Start of Reading passage

Cobots or collaborative robots are workers’ companions in elevating a firm’s productivity. They can take over hazardous, tedious, and repetitive tasks while working safely next to human operators. And with their superior speed and accuracy, cobots can do tasks at least two times faster than humans, which results in shorter turnaround times and lower operating costs.
Like all robotic machines, cobots work because a series of instructions is provided to guide their actions. The process of laying out these instructions is known as cobot programming.
In this article, we discuss in detail how cobot programming works. Get to know how this process powers cobots currently applied in industrial applications such as metal welding.
Your First Steps: Turning On and Logging In
A simple setup is required to initiate a cobot’s operation. Press the “Start” button and let the system sync its current parameters (typically, these parameters are predetermined by the manufacturer). Once the cobot is done booting, enter the unit’s default credentials as provided by the manufacturer.
Depending on the unit, cobots have “signal lights” that indicate the cobot’s status. For instance, a cobot with its lights showing green might indicate that the system stands ready. When the lights are orange, it usually means that it is gradually booting up. Then, red-colored lights often hint at technical issues that require fixing.
The next step is to figure out how to “connect” to the cobot. Identify what medium you must use to control the cobot. Most cobots support “teach pendants” or handheld controllers with a screen and buttons. You can plug the teach pendant into the robot’s main port (usually labeled and easy to find). Then, the screen shows an intuitive menu for moving the robot, recording positions, and starting programs. You hold the pendant and control the cobot directly, just like using a television remote.

End of Reading passage
Start of Provided information

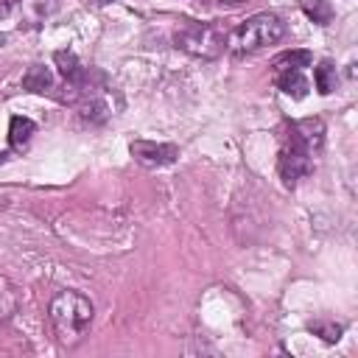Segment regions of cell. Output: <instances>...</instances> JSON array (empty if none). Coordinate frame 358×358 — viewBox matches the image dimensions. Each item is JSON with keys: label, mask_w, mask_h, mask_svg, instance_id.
<instances>
[{"label": "cell", "mask_w": 358, "mask_h": 358, "mask_svg": "<svg viewBox=\"0 0 358 358\" xmlns=\"http://www.w3.org/2000/svg\"><path fill=\"white\" fill-rule=\"evenodd\" d=\"M48 316H50V324H53L59 341L76 344L90 330L95 308H92L90 296H84L81 291H59L48 305Z\"/></svg>", "instance_id": "cell-1"}, {"label": "cell", "mask_w": 358, "mask_h": 358, "mask_svg": "<svg viewBox=\"0 0 358 358\" xmlns=\"http://www.w3.org/2000/svg\"><path fill=\"white\" fill-rule=\"evenodd\" d=\"M282 34H285V22L271 11H260V14L246 17L232 34H227V48L238 56L257 53L268 45H277Z\"/></svg>", "instance_id": "cell-2"}, {"label": "cell", "mask_w": 358, "mask_h": 358, "mask_svg": "<svg viewBox=\"0 0 358 358\" xmlns=\"http://www.w3.org/2000/svg\"><path fill=\"white\" fill-rule=\"evenodd\" d=\"M173 45L190 56L199 59H215L227 48V34L215 22H196V20H182L179 28L173 31Z\"/></svg>", "instance_id": "cell-3"}, {"label": "cell", "mask_w": 358, "mask_h": 358, "mask_svg": "<svg viewBox=\"0 0 358 358\" xmlns=\"http://www.w3.org/2000/svg\"><path fill=\"white\" fill-rule=\"evenodd\" d=\"M285 145L296 148V151H305L308 157H316L324 145V120L322 117H302V120H294L288 126V137H285Z\"/></svg>", "instance_id": "cell-4"}, {"label": "cell", "mask_w": 358, "mask_h": 358, "mask_svg": "<svg viewBox=\"0 0 358 358\" xmlns=\"http://www.w3.org/2000/svg\"><path fill=\"white\" fill-rule=\"evenodd\" d=\"M129 154L134 157L137 165L143 168H165L171 162H176L179 148L173 143H151V140H134L129 145Z\"/></svg>", "instance_id": "cell-5"}, {"label": "cell", "mask_w": 358, "mask_h": 358, "mask_svg": "<svg viewBox=\"0 0 358 358\" xmlns=\"http://www.w3.org/2000/svg\"><path fill=\"white\" fill-rule=\"evenodd\" d=\"M277 168H280L282 185H285V187H294L302 176H308V173L313 171V157H308L305 151H296V148H291V145H282Z\"/></svg>", "instance_id": "cell-6"}, {"label": "cell", "mask_w": 358, "mask_h": 358, "mask_svg": "<svg viewBox=\"0 0 358 358\" xmlns=\"http://www.w3.org/2000/svg\"><path fill=\"white\" fill-rule=\"evenodd\" d=\"M53 62H56V67H59V73L64 76L67 84L81 87V90L87 87V70L81 67V62H78V56L73 50H56L53 53Z\"/></svg>", "instance_id": "cell-7"}, {"label": "cell", "mask_w": 358, "mask_h": 358, "mask_svg": "<svg viewBox=\"0 0 358 358\" xmlns=\"http://www.w3.org/2000/svg\"><path fill=\"white\" fill-rule=\"evenodd\" d=\"M277 87L291 98H305L308 90H310L302 70H277Z\"/></svg>", "instance_id": "cell-8"}, {"label": "cell", "mask_w": 358, "mask_h": 358, "mask_svg": "<svg viewBox=\"0 0 358 358\" xmlns=\"http://www.w3.org/2000/svg\"><path fill=\"white\" fill-rule=\"evenodd\" d=\"M17 308H20V291H17V285L8 277L0 274V324L8 322L17 313Z\"/></svg>", "instance_id": "cell-9"}, {"label": "cell", "mask_w": 358, "mask_h": 358, "mask_svg": "<svg viewBox=\"0 0 358 358\" xmlns=\"http://www.w3.org/2000/svg\"><path fill=\"white\" fill-rule=\"evenodd\" d=\"M36 131V123L31 117H22V115H14L11 123H8V143L11 148H22Z\"/></svg>", "instance_id": "cell-10"}, {"label": "cell", "mask_w": 358, "mask_h": 358, "mask_svg": "<svg viewBox=\"0 0 358 358\" xmlns=\"http://www.w3.org/2000/svg\"><path fill=\"white\" fill-rule=\"evenodd\" d=\"M22 87H25L28 92H50V90H53V76H50L48 67L34 64V67H28V73L22 76Z\"/></svg>", "instance_id": "cell-11"}, {"label": "cell", "mask_w": 358, "mask_h": 358, "mask_svg": "<svg viewBox=\"0 0 358 358\" xmlns=\"http://www.w3.org/2000/svg\"><path fill=\"white\" fill-rule=\"evenodd\" d=\"M313 87H316L319 95H330L336 90V67H333V62L324 59V62H319L313 67Z\"/></svg>", "instance_id": "cell-12"}, {"label": "cell", "mask_w": 358, "mask_h": 358, "mask_svg": "<svg viewBox=\"0 0 358 358\" xmlns=\"http://www.w3.org/2000/svg\"><path fill=\"white\" fill-rule=\"evenodd\" d=\"M313 56L308 50H285L274 59V70H302V67H310Z\"/></svg>", "instance_id": "cell-13"}, {"label": "cell", "mask_w": 358, "mask_h": 358, "mask_svg": "<svg viewBox=\"0 0 358 358\" xmlns=\"http://www.w3.org/2000/svg\"><path fill=\"white\" fill-rule=\"evenodd\" d=\"M302 11L308 14V20H313L316 25H330L333 20V6L327 0H299Z\"/></svg>", "instance_id": "cell-14"}, {"label": "cell", "mask_w": 358, "mask_h": 358, "mask_svg": "<svg viewBox=\"0 0 358 358\" xmlns=\"http://www.w3.org/2000/svg\"><path fill=\"white\" fill-rule=\"evenodd\" d=\"M81 117H84V120H92V123H101V120L109 117V106H106L101 98L90 95V98H84V103H81Z\"/></svg>", "instance_id": "cell-15"}, {"label": "cell", "mask_w": 358, "mask_h": 358, "mask_svg": "<svg viewBox=\"0 0 358 358\" xmlns=\"http://www.w3.org/2000/svg\"><path fill=\"white\" fill-rule=\"evenodd\" d=\"M310 330L313 333H319L324 341H338L341 338V324H333V322H316V324H310Z\"/></svg>", "instance_id": "cell-16"}, {"label": "cell", "mask_w": 358, "mask_h": 358, "mask_svg": "<svg viewBox=\"0 0 358 358\" xmlns=\"http://www.w3.org/2000/svg\"><path fill=\"white\" fill-rule=\"evenodd\" d=\"M221 6H241V3H249V0H218Z\"/></svg>", "instance_id": "cell-17"}]
</instances>
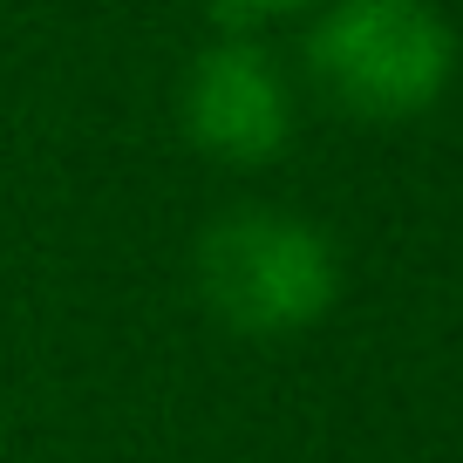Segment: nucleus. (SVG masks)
<instances>
[{"label": "nucleus", "instance_id": "nucleus-3", "mask_svg": "<svg viewBox=\"0 0 463 463\" xmlns=\"http://www.w3.org/2000/svg\"><path fill=\"white\" fill-rule=\"evenodd\" d=\"M184 130L225 164H266L293 130V89L260 48L225 42L184 82Z\"/></svg>", "mask_w": 463, "mask_h": 463}, {"label": "nucleus", "instance_id": "nucleus-1", "mask_svg": "<svg viewBox=\"0 0 463 463\" xmlns=\"http://www.w3.org/2000/svg\"><path fill=\"white\" fill-rule=\"evenodd\" d=\"M307 69L347 116L402 123L443 96L457 42L430 0H341L307 34Z\"/></svg>", "mask_w": 463, "mask_h": 463}, {"label": "nucleus", "instance_id": "nucleus-4", "mask_svg": "<svg viewBox=\"0 0 463 463\" xmlns=\"http://www.w3.org/2000/svg\"><path fill=\"white\" fill-rule=\"evenodd\" d=\"M232 14H293V7H314V0H225Z\"/></svg>", "mask_w": 463, "mask_h": 463}, {"label": "nucleus", "instance_id": "nucleus-2", "mask_svg": "<svg viewBox=\"0 0 463 463\" xmlns=\"http://www.w3.org/2000/svg\"><path fill=\"white\" fill-rule=\"evenodd\" d=\"M334 287H341L334 246L307 218H287V212H232L198 246V293L239 334L307 327V320L327 314Z\"/></svg>", "mask_w": 463, "mask_h": 463}]
</instances>
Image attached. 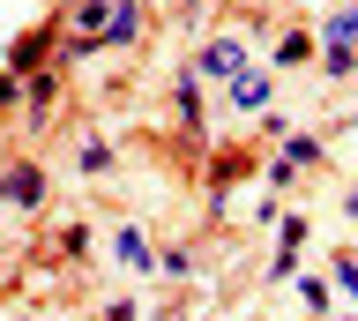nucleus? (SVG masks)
<instances>
[{
	"instance_id": "nucleus-9",
	"label": "nucleus",
	"mask_w": 358,
	"mask_h": 321,
	"mask_svg": "<svg viewBox=\"0 0 358 321\" xmlns=\"http://www.w3.org/2000/svg\"><path fill=\"white\" fill-rule=\"evenodd\" d=\"M321 45H358V8H336L321 23Z\"/></svg>"
},
{
	"instance_id": "nucleus-6",
	"label": "nucleus",
	"mask_w": 358,
	"mask_h": 321,
	"mask_svg": "<svg viewBox=\"0 0 358 321\" xmlns=\"http://www.w3.org/2000/svg\"><path fill=\"white\" fill-rule=\"evenodd\" d=\"M45 52H52V30H22L8 60H15V75H38V68H45Z\"/></svg>"
},
{
	"instance_id": "nucleus-17",
	"label": "nucleus",
	"mask_w": 358,
	"mask_h": 321,
	"mask_svg": "<svg viewBox=\"0 0 358 321\" xmlns=\"http://www.w3.org/2000/svg\"><path fill=\"white\" fill-rule=\"evenodd\" d=\"M336 292H351V299H358V254H343V262H336Z\"/></svg>"
},
{
	"instance_id": "nucleus-4",
	"label": "nucleus",
	"mask_w": 358,
	"mask_h": 321,
	"mask_svg": "<svg viewBox=\"0 0 358 321\" xmlns=\"http://www.w3.org/2000/svg\"><path fill=\"white\" fill-rule=\"evenodd\" d=\"M134 38H142V0H120L112 23L97 30V52H105V45H134Z\"/></svg>"
},
{
	"instance_id": "nucleus-2",
	"label": "nucleus",
	"mask_w": 358,
	"mask_h": 321,
	"mask_svg": "<svg viewBox=\"0 0 358 321\" xmlns=\"http://www.w3.org/2000/svg\"><path fill=\"white\" fill-rule=\"evenodd\" d=\"M112 8H120V0H75V8H67V38H75V45H97V30L112 23Z\"/></svg>"
},
{
	"instance_id": "nucleus-16",
	"label": "nucleus",
	"mask_w": 358,
	"mask_h": 321,
	"mask_svg": "<svg viewBox=\"0 0 358 321\" xmlns=\"http://www.w3.org/2000/svg\"><path fill=\"white\" fill-rule=\"evenodd\" d=\"M157 269H164V276H187V269H194V254H187V247H164V254H157Z\"/></svg>"
},
{
	"instance_id": "nucleus-8",
	"label": "nucleus",
	"mask_w": 358,
	"mask_h": 321,
	"mask_svg": "<svg viewBox=\"0 0 358 321\" xmlns=\"http://www.w3.org/2000/svg\"><path fill=\"white\" fill-rule=\"evenodd\" d=\"M313 60V38L306 30H284V38H276V68H306Z\"/></svg>"
},
{
	"instance_id": "nucleus-19",
	"label": "nucleus",
	"mask_w": 358,
	"mask_h": 321,
	"mask_svg": "<svg viewBox=\"0 0 358 321\" xmlns=\"http://www.w3.org/2000/svg\"><path fill=\"white\" fill-rule=\"evenodd\" d=\"M8 105H22V83H15V75H0V113H8Z\"/></svg>"
},
{
	"instance_id": "nucleus-11",
	"label": "nucleus",
	"mask_w": 358,
	"mask_h": 321,
	"mask_svg": "<svg viewBox=\"0 0 358 321\" xmlns=\"http://www.w3.org/2000/svg\"><path fill=\"white\" fill-rule=\"evenodd\" d=\"M172 113H179L187 135H201V90H194V83H179V90H172Z\"/></svg>"
},
{
	"instance_id": "nucleus-3",
	"label": "nucleus",
	"mask_w": 358,
	"mask_h": 321,
	"mask_svg": "<svg viewBox=\"0 0 358 321\" xmlns=\"http://www.w3.org/2000/svg\"><path fill=\"white\" fill-rule=\"evenodd\" d=\"M201 75H224V83L246 75V45L239 38H209V45H201Z\"/></svg>"
},
{
	"instance_id": "nucleus-15",
	"label": "nucleus",
	"mask_w": 358,
	"mask_h": 321,
	"mask_svg": "<svg viewBox=\"0 0 358 321\" xmlns=\"http://www.w3.org/2000/svg\"><path fill=\"white\" fill-rule=\"evenodd\" d=\"M321 68H329V75H351L358 52H351V45H321Z\"/></svg>"
},
{
	"instance_id": "nucleus-18",
	"label": "nucleus",
	"mask_w": 358,
	"mask_h": 321,
	"mask_svg": "<svg viewBox=\"0 0 358 321\" xmlns=\"http://www.w3.org/2000/svg\"><path fill=\"white\" fill-rule=\"evenodd\" d=\"M105 321H142V306H134V299H112V306H105Z\"/></svg>"
},
{
	"instance_id": "nucleus-20",
	"label": "nucleus",
	"mask_w": 358,
	"mask_h": 321,
	"mask_svg": "<svg viewBox=\"0 0 358 321\" xmlns=\"http://www.w3.org/2000/svg\"><path fill=\"white\" fill-rule=\"evenodd\" d=\"M351 135H358V105H351Z\"/></svg>"
},
{
	"instance_id": "nucleus-5",
	"label": "nucleus",
	"mask_w": 358,
	"mask_h": 321,
	"mask_svg": "<svg viewBox=\"0 0 358 321\" xmlns=\"http://www.w3.org/2000/svg\"><path fill=\"white\" fill-rule=\"evenodd\" d=\"M231 113H268V75L262 68L231 75Z\"/></svg>"
},
{
	"instance_id": "nucleus-1",
	"label": "nucleus",
	"mask_w": 358,
	"mask_h": 321,
	"mask_svg": "<svg viewBox=\"0 0 358 321\" xmlns=\"http://www.w3.org/2000/svg\"><path fill=\"white\" fill-rule=\"evenodd\" d=\"M0 202L8 209H38L45 202V164H30V157L8 164V172H0Z\"/></svg>"
},
{
	"instance_id": "nucleus-14",
	"label": "nucleus",
	"mask_w": 358,
	"mask_h": 321,
	"mask_svg": "<svg viewBox=\"0 0 358 321\" xmlns=\"http://www.w3.org/2000/svg\"><path fill=\"white\" fill-rule=\"evenodd\" d=\"M83 172H90V180H97V172H112V150H105V142H97V135L83 142Z\"/></svg>"
},
{
	"instance_id": "nucleus-12",
	"label": "nucleus",
	"mask_w": 358,
	"mask_h": 321,
	"mask_svg": "<svg viewBox=\"0 0 358 321\" xmlns=\"http://www.w3.org/2000/svg\"><path fill=\"white\" fill-rule=\"evenodd\" d=\"M276 157H284L291 172H306V164H321V142H313V135H284V150H276Z\"/></svg>"
},
{
	"instance_id": "nucleus-10",
	"label": "nucleus",
	"mask_w": 358,
	"mask_h": 321,
	"mask_svg": "<svg viewBox=\"0 0 358 321\" xmlns=\"http://www.w3.org/2000/svg\"><path fill=\"white\" fill-rule=\"evenodd\" d=\"M22 97H30V113L45 120V105L60 97V75H52V68H38V75H30V83H22Z\"/></svg>"
},
{
	"instance_id": "nucleus-7",
	"label": "nucleus",
	"mask_w": 358,
	"mask_h": 321,
	"mask_svg": "<svg viewBox=\"0 0 358 321\" xmlns=\"http://www.w3.org/2000/svg\"><path fill=\"white\" fill-rule=\"evenodd\" d=\"M112 254H120L127 269H150V262H157V254H150V239H142L134 224H120V231H112Z\"/></svg>"
},
{
	"instance_id": "nucleus-13",
	"label": "nucleus",
	"mask_w": 358,
	"mask_h": 321,
	"mask_svg": "<svg viewBox=\"0 0 358 321\" xmlns=\"http://www.w3.org/2000/svg\"><path fill=\"white\" fill-rule=\"evenodd\" d=\"M276 239H284V254L306 247V217H276Z\"/></svg>"
}]
</instances>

End of Provided information

▶ _Work to do_
Name every signal light color mentioned in the passage on cobot programming, and give the status the passage links to each one. The material is not needed for this exercise.

▶ _Correct response_
- Green: the system stands ready.
- Orange: the cobot is gradually booting up.
- Red: there are technical issues that require fixing.